* Problem statement
Can you set out every line of the records below as a numbered list, leaving out the blank lines?
━━━ Listed records ━━━
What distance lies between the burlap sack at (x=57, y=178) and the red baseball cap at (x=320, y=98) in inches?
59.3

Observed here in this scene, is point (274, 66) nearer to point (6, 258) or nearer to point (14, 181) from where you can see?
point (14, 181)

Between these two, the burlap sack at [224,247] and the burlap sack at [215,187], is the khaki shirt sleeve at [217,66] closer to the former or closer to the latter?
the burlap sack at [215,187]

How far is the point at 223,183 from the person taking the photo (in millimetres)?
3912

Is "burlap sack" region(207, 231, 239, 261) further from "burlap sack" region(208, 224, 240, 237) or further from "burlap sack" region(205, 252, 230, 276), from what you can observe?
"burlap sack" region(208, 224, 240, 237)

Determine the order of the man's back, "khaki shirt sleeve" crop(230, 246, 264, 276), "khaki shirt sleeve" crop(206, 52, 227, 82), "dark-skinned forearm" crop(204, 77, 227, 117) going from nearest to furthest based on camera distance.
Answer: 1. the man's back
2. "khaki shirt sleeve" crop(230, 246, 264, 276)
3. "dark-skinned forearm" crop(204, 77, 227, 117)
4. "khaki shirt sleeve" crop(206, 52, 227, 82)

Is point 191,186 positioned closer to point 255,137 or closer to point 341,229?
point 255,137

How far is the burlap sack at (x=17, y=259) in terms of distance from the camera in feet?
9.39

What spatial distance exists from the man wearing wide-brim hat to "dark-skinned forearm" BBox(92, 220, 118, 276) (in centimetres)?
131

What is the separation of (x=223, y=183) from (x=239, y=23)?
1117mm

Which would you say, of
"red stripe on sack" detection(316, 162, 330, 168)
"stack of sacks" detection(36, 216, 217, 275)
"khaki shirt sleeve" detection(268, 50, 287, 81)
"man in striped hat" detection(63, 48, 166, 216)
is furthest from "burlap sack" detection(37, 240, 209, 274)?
━━━
* Solution to this problem
1. What distance lies between the burlap sack at (x=57, y=178) and the red baseball cap at (x=320, y=98) in inches?
2. 59.3
3. Observed here in this scene, is point (274, 66) nearer to point (6, 258) or nearer to point (14, 181) from where you can see?
4. point (14, 181)
5. Between these two, the burlap sack at [224,247] and the burlap sack at [215,187], is the khaki shirt sleeve at [217,66] closer to the former or closer to the latter?
6. the burlap sack at [215,187]
7. How far is the point at 223,183 from the person taking the photo (in millimetres)?
8. 3912
9. Is "burlap sack" region(207, 231, 239, 261) further from "burlap sack" region(208, 224, 240, 237) or further from "burlap sack" region(205, 252, 230, 276), from what you can observe?
10. "burlap sack" region(208, 224, 240, 237)
11. Determine the order of the man's back, "khaki shirt sleeve" crop(230, 246, 264, 276), "khaki shirt sleeve" crop(206, 52, 227, 82), "dark-skinned forearm" crop(204, 77, 227, 117) going from nearest to furthest based on camera distance.
12. Answer: 1. the man's back
13. 2. "khaki shirt sleeve" crop(230, 246, 264, 276)
14. 3. "dark-skinned forearm" crop(204, 77, 227, 117)
15. 4. "khaki shirt sleeve" crop(206, 52, 227, 82)
16. Is point 191,186 positioned closer to point 255,137 or closer to point 341,229?
17. point 255,137
18. How far is the burlap sack at (x=17, y=259) in terms of distance from the camera in feet?
19. 9.39
20. What spatial distance exists from the man wearing wide-brim hat to "dark-skinned forearm" BBox(92, 220, 118, 276) (in centimetres)?
21. 131
22. What is the separation of (x=223, y=183) from (x=239, y=23)?
23. 1117mm
24. Which would you say, of
25. "red stripe on sack" detection(316, 162, 330, 168)
26. "stack of sacks" detection(36, 216, 217, 275)
27. "khaki shirt sleeve" detection(268, 50, 287, 81)
28. "man in striped hat" detection(63, 48, 166, 216)
29. is furthest from "burlap sack" detection(37, 240, 209, 274)?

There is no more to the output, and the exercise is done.